Von Martin Stolzenau

Seit Anfang 2019 beschäftigen sich die Medien im Zusammenhang mit der Einführung des aktiven wie passiven Frauenwahlrechts und der Einberufung der Nationalversammlung in Weimar vor 100 Jahren verstärkt mit dem erreichten Stand der Frauenemanzipation. Vor 50 Jahren starb in Leipzig eine herausragende Wissenschaftlerin, die es in der DDR auch ohne Frauenquote in eine Führungsposition gebracht hatte: Edith Braemer.

Braemer entstammte einer jüdischen Kaufmannsfamilie, erlebte als Jugendliche den Naziterror hautnah und wurde als „Mitglied einer kommunistischen Straßenzelle“ zu einer mehrjährigen Zuchthaus-Haft verurteilt. Die jüdische Antifaschistin entschied sich nach 1945 für die SBZ und machte als Literaturwissenschaftlerin nacheinander unter DDR-Bedingungen in Weimar, Jena, Rostock und Leipzig Karriere. Sie war an der Leipziger Universität die erste Frau, die als Professorin mit Lehrstuhl tätig wurde. In ihrer wissenschaftlichen Arbeit widmete sie sich seit ihrer Tätigkeit am Goethe-Schiller-Archiv in Weimar vorrangig der deutschen Klassik. Hier galt sie als Koryphäe. Das belegt auch ein Nachruf von 1969 in den bekannten „Weimarer Beiträgen“.
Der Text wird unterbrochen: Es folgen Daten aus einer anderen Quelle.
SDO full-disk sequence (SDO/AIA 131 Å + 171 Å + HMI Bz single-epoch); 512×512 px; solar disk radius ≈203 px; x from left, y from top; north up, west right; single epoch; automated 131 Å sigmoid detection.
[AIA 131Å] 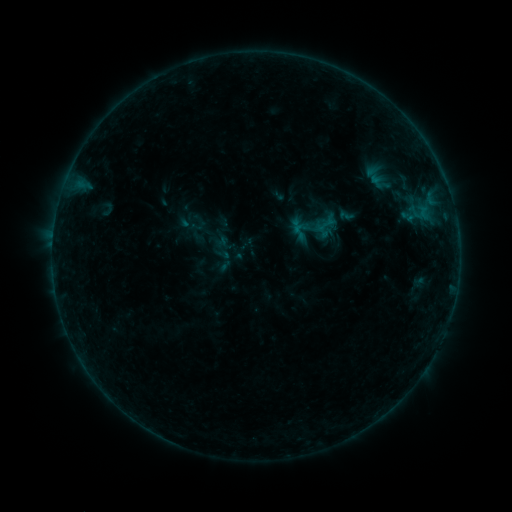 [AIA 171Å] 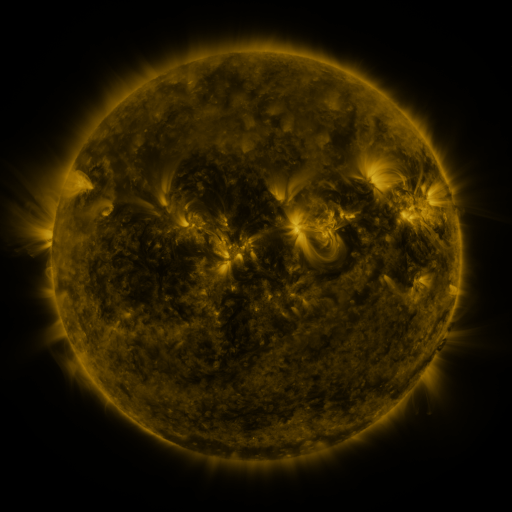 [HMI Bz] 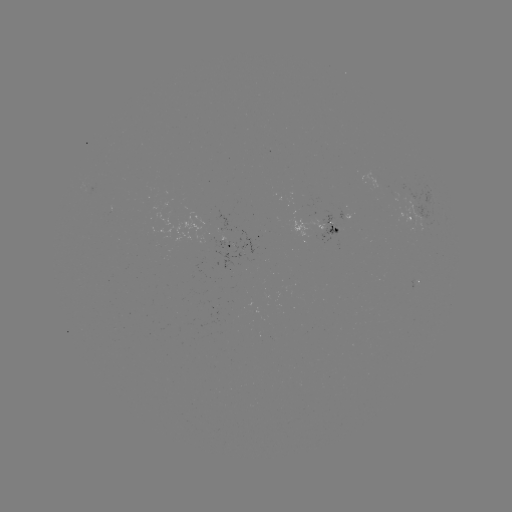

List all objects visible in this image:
sigmoid: (215, 246, 231, 262)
Die Literaturwissenschaftlerin wurde am 16. Juli 1909 als Edith Abel in Hamburg geboren. Ihr Vater wirkte als Kaufmann. Ihre Mutter entstammte der jüdischen Kaufmannsfamilie Rosenthal. Tochter Edith hatte noch eine jüngere Schwester, besuchte nacheinander eine Mädchenoberrealschule sowie die Hamburger Lichtwark-Schule und heiratete nach vorzeitigem Schulabgang ohne Abitur mit 17 Jahren den Kaufmann Rudolf Weiss. Sie war zunächst Ehefrau und Mutter von zwei Kindern, betätigte sich mit ihrem Mann angesichts der antijüdischen Nazipropaganda in einem bürgerlich geprägten antifaschistischen Arbeitskreis und trat nach dem überraschenden Tod ihres Mannes und der Eskalation der politischen Gegensätze noch vor 1933 in die KPD ein, weil sie hier als Jüdin das größte Engagement gegen die Nazibedrohung erlebte.

Die erste Verhaftung 1933

Die junge jüdische Witwe wurde im Sommer 1933 erstmals verhaftet, 1935 ein zweites Mal und dann wegen „Hochverrats“ zu 30 Monaten Zuchthaus verurteilt. Parallel gelang es ihren Eltern, ihre beiden Kinder mit einem jüdischen Kindertransport nach England zu schicken, wo sie anschließend aufwuchsen. Edith Weiss, die spätere Edith Braemer, wurde nach KZ-Aufenthalt noch vor Kriegsbeginn 1939 entlassen und emigrierte sofort in den Fernen Osten. In Schanghai überlebte sie in den Folgejahren als Haushaltshilfe, Bibliotheksmitarbeiterin und Krankenpflegerin, ehe sie 1946 mit einem Besuchsvisum nach England zu ihren Kindern gelangte. Dort lernte sie den kommunistischen Zimmermann Gerhard Braemer kennen, der während des Krieges dort interniert war und sich in London um sie kümmerte. Beide wurden ein Paar, heirateten und übersiedelten im September 1947 nach Berlin, wo beide in die SED eintraten und trotzdem unterschiedliche Entwicklungen nahmen.

Ankunft in der SBZ

Die nunmehrige Frau Braemer fand Aufnahme in die „wissenschaftliche Nachwuchsgruppe der Humboldt-Universität“, absolvierte ein Germanistikstudium, bekam mit dem Literaturhistoriker Gerhard Scholz einen Förderer und folgte ihm als wissenschaftliche Assistentin nach Weimar, wo sie mit einer Aspirantur ihre akademische Laufbahn begann. Sie promovierte mit der Arbeit „Geniezüge an Goethes Erwin von Steinbach und Götz von Berlichingen“ zum Dr. phil., arbeitete anschließend als Dozentin und Habilitationsaspirantin an der Universität in Jena und wurde 1958 mit einer Schrift über Goethes „Prometheus“ habilitiert. Ab 1959 fungierte sie dann als literaturwissenschaftliche Professorin an der Universität in Rostock. Mehr noch. Frau Prof. Dr. Braemer erhielt einen Lehrstuhl und die Leitung über das Germanistische Institut der Universität.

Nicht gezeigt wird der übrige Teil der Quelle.